Barye’s Lion Crushing a Serpent helped establish his reputation when he presented the work as a plaster model at Salon in 1833 along with nine other works. This exhibition was particularly interesting in the sheer range of work he presented, from the pure Animalier representation in Lion au Serpent to an Equestrian statue of Charles VI, a stag being hunted by hounds, a fifteenth century figure of a knight and a bust of the Duc d’Orléans. It marked the beginning of his influence on his contemporaries and the patronage of the Duke was an important turning point for his career.  The final work of Lion was cast lost-wax in bronze by Honoré Gonon and was purchased by the French government in 1835.  It was originally placed in the Tuileries Gardens (hence, Lion des Tuileries) and the group is now on display in the Salle de Barye at the Louvre.  It was one of Barye’s most famous subjects and many reductions of the work were cast, the present example post-humously cast by the foundry of Ferdinand Barbedienne using the original molds purchased by Barbedienne from Barye’s estate after his death in 1875.  There are several variations of this sculpture, notably in the slight differences in placement of the Lion and the formation of the base; this work has the exact base configurations of the 1833 exhibition model with the rounded naturalistic base.
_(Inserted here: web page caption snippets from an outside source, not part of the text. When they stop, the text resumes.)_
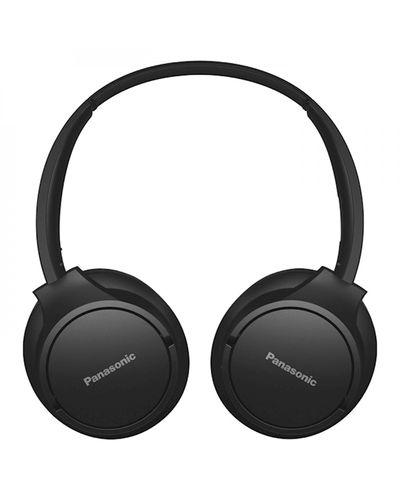 ყურსასმენი Panasonic RB-HF520B Bluetooth Over-Ear Headphones (Voice Control, Wireless, Up to 50 Hours Battery Life) Black , 2 image - Primestore.ge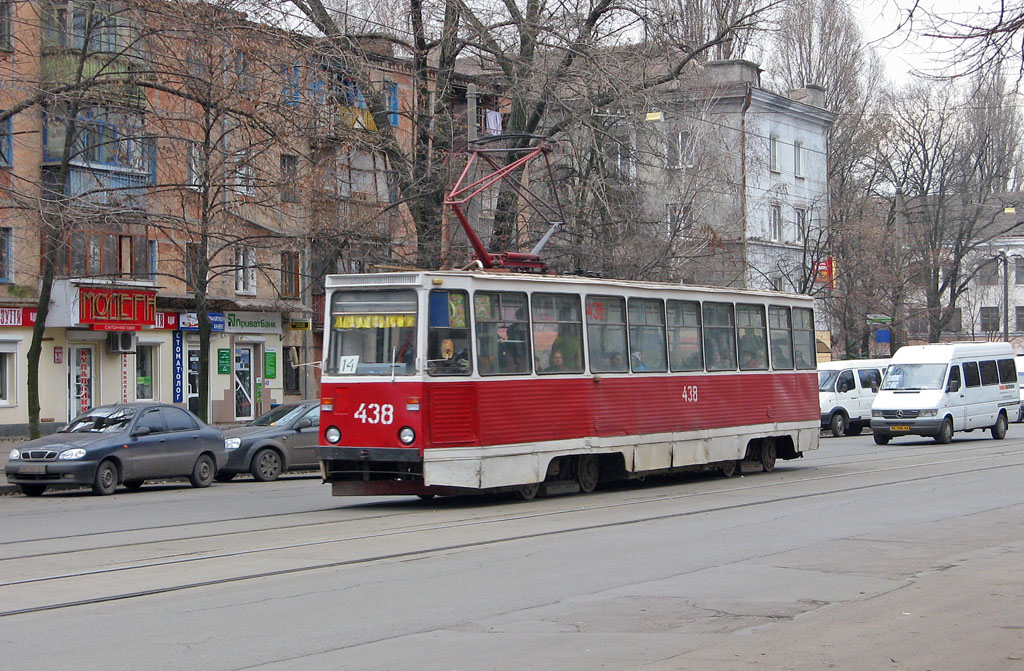 Krywyj Rih, 71-605 (KTM-5M3) Nr. 438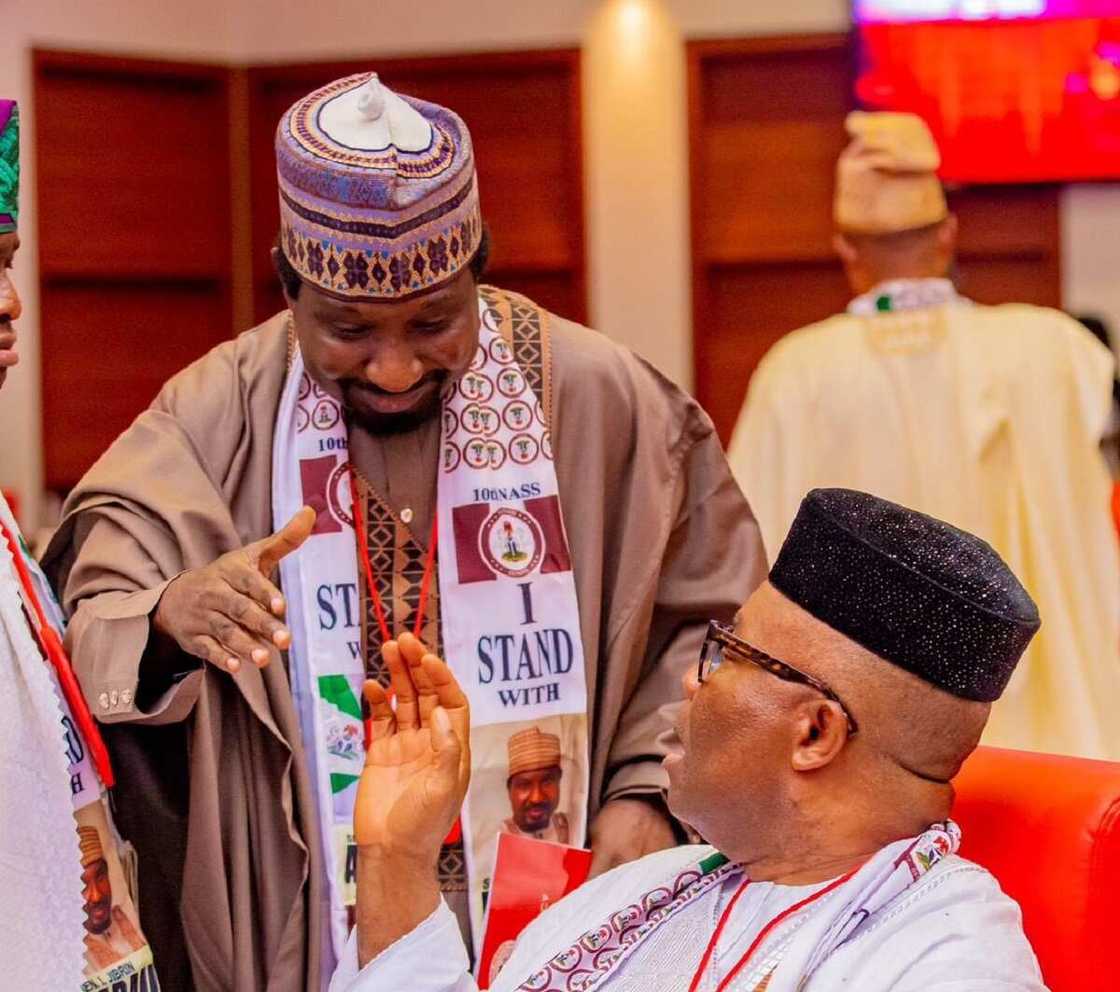 Akpabio da Barau Jibrin Akpabio da Barau Jibrin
This particular example is exquisitely chiseled - note the attention shown to the sharp claws protruding from his paws, the fine chiseling of the hair throughout his mane and the gentle texturing of his fur.

Literature & Further Reading:

  • Bronzes by Antoine-Louis Barye, Parke-Bernet Galleries, The Bernard Black-Hugues Nadeau Collection, p. 10
  • Antoine-Louis Barye, Sculptor of Romantic Realism, Glenn F. Benge, no. 134, f. 105
  • Barye: Catalogue Raisonné des Sculptures, Poletti & Richarme, p. 174, f. A51
  • The Animaliers, James Mackay, p. 20-38
  • The Barye Bronzes: A Catalogue Raisonne, Stuart Pivar, f. A37, A. 38, A. 39 (also on the cover)
  • Bronze Sculpture of “Les Animaliers”, Jane Horswell, p. 5-80, present example p. 58
  • The Founders and Editors of the Barye Bronzes, J. G. Reinis, p. 43-47
  • Animals in Bronze, Christopher Payne, f. C75

Measurements:  5 1/2 H x 7 W x 3 7/8 D

Condition Report:
Fine original patina. Spot of wear to rear leg, very minor handling wear to raised relief (edges of ears, tips of paws). Overall remaining in exquisite condition throughout.